Wednesday, May 1, 2013

North Carolina Festival & Filmmaking notes

I've traveled by myself before - a road trip LA to Colorado for a job, a few New York trips, OH I guess BARCELONA for study abroad, but never have I really gone somewhere where I don't know anyone, by myself. That was the North Carolina trip.  4 days. Treated like some strange VIP for the Film Festival, the lovely driver with the sign greeted me at the airport with my backpack and late night arrival straight from the NYC office. My hotel room in the old mill factory had a bigger than King sized bed and an old fashioned chandelier. Instead of stress for setting out on my own, I found complete calm in my slight anonymity. Days were spent seeing movie after movie, wonderful thought provoking films by filmmakers that I was able to meet and befriend. Films are no longer these long off goals, but concrete things that I can discuss with their maker. The whole trip was surreal.

A step back from the travel side to my FILMMAKING SIDE-

1. REWARD: From another doc filmmaker - "It seems as if we've all shown up to the Festivals from a great battle. Wounded and without sleep. We've all been through war and now we get to raise our glasses and cheers each other, swap combat stories, and enjoy." Here I was watching movies (I never do that!), I took a nap in the middle of the day, one night I slept 8 hours and in the morning went to a bakery and bought 2 danishes and read my book!

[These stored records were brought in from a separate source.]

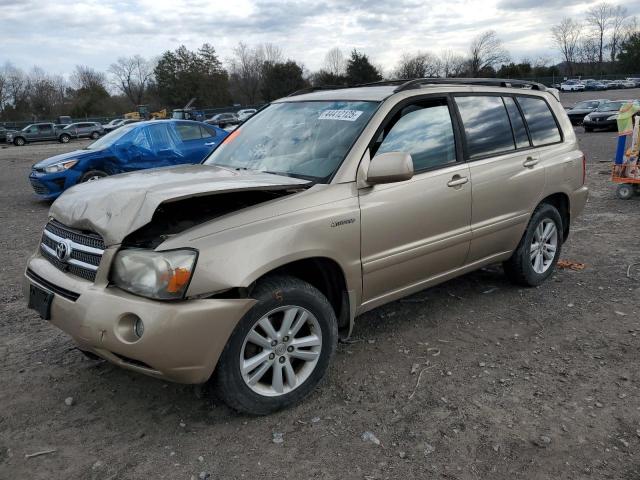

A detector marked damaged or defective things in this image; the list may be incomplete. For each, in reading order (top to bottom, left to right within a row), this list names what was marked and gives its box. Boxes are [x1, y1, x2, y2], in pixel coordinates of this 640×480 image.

crumpled hood [33, 150, 104, 169]
crumpled hood [50, 165, 310, 248]
broken headlight [112, 249, 198, 298]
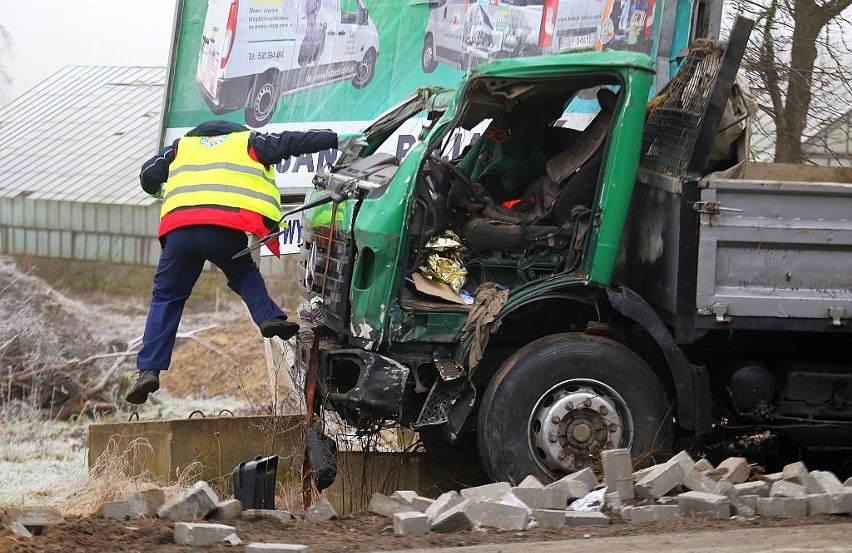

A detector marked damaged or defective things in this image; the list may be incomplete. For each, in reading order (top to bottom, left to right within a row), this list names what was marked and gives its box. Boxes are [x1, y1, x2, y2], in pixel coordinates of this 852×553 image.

crushed truck cab [292, 19, 852, 484]
wrecked green truck [294, 19, 852, 480]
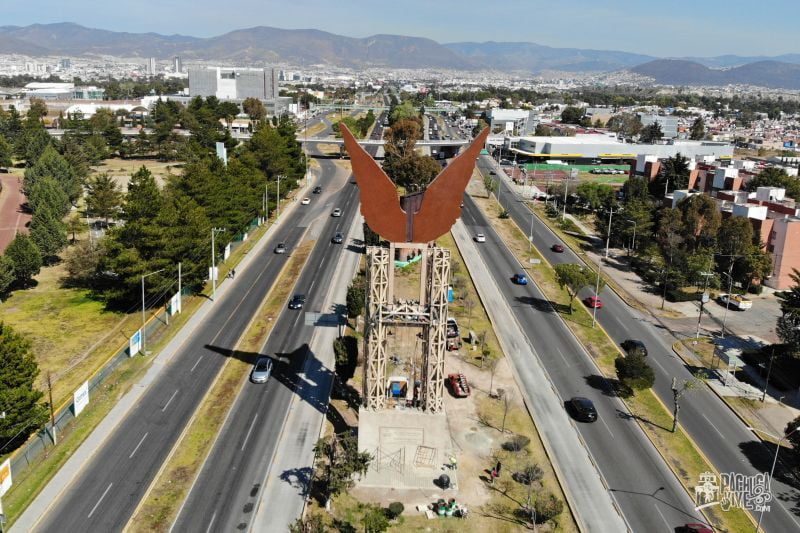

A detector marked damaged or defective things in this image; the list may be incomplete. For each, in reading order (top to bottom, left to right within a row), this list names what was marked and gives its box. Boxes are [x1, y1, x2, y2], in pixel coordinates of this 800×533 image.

rusty metal wing [340, 122, 410, 241]
rusty metal wing [412, 127, 488, 241]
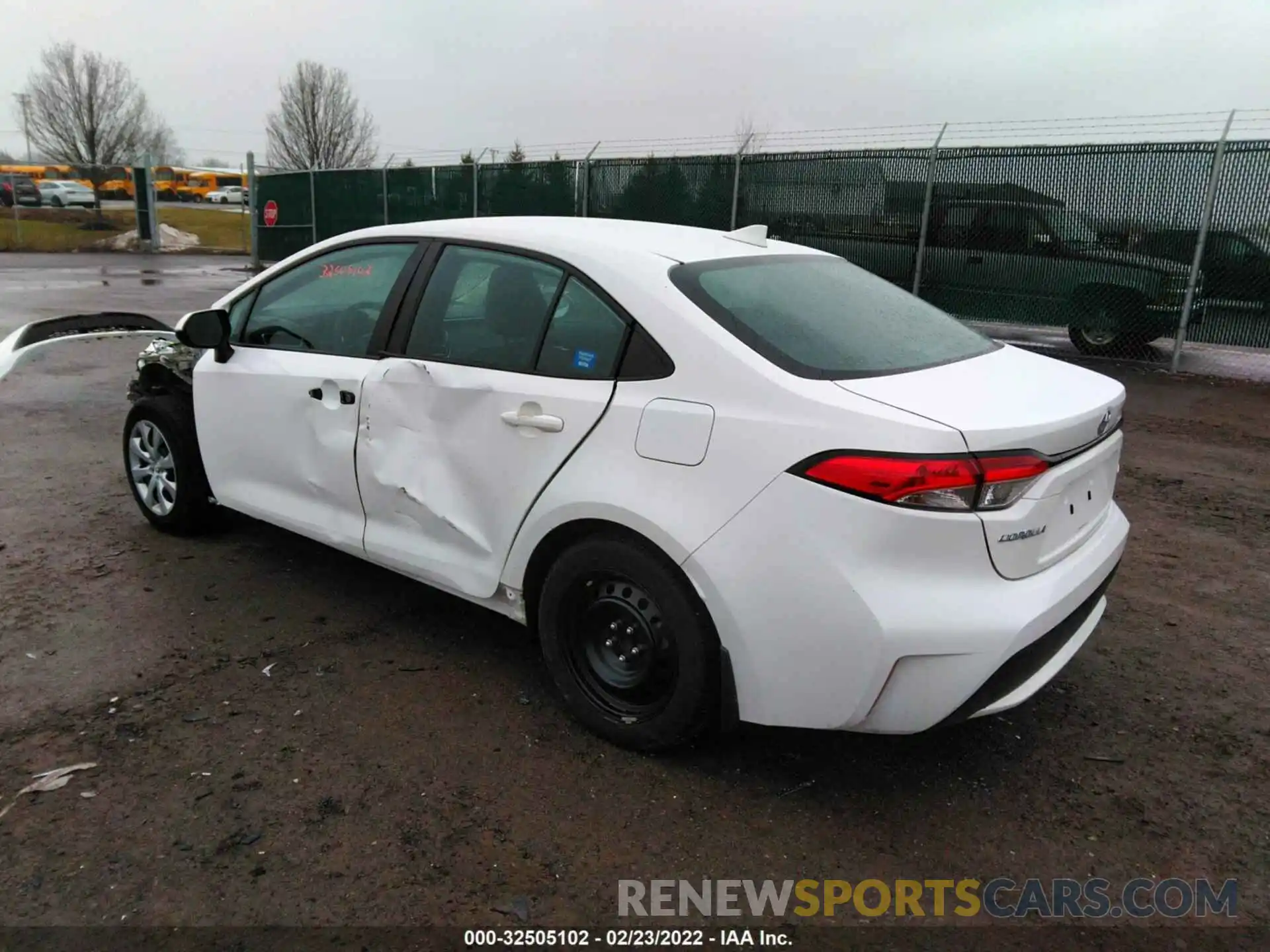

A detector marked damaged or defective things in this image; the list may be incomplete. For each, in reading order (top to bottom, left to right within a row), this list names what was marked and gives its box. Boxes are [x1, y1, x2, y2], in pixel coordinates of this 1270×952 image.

damaged white car [0, 218, 1132, 751]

2. LOSING: Placement in a Festival makes some kind of statement on success, but as a fellow filmmaker said, "my friends / family often see me as this person successfully living my dreams and being creative, but what they may not see is me failing, losing, and being rejected every day, over and over." As thankful as I am for yes, being able to live my dreams, everyday I'm told no, told I'm crazy, told my film isn't good enough, and I think it's not possible. For every Festival acceptance, I've heard the good average is 4 rejections. Everyday we keep going. We are crazy.

3. CURB SATISFACTION?: I don't completely recall the details of this one (here I'll thank the Festival's alcohol sponsors), but something along the lines of....you should never be 100% satisfied or happy with your job, because that would be impossible, you should always be striving to improve. Perfection doesn't exist. Which, as an optimist, maybe is depressing. OR is it reassuring coming from an optimist, in that it can always be better. I'll say, there can be perfection in that moment, full of pure joy, but you can also know you can keep striving to make it even better. Now THAT is worth something. 
"no amount of money could buy security, and if it could, it would be a bad bargain at any price, since security was a form of paralysis, just as satisfaction was a form of death" - Tom Robbins 

All that is great, but I still feel...when is it really over, when is the film really done, done? We all may have been taking naps, watching movies, and taking full advantage of the parties, but we also were answering emails for both our day jobs and our films, applying to more festivals, and preparing to head back to work. 

For me, back to the pulsating city of New York where my blood flows faster and my speed walking falls perfectly in line with the ebb of pedestrian traffic filled with every variety of person and dream.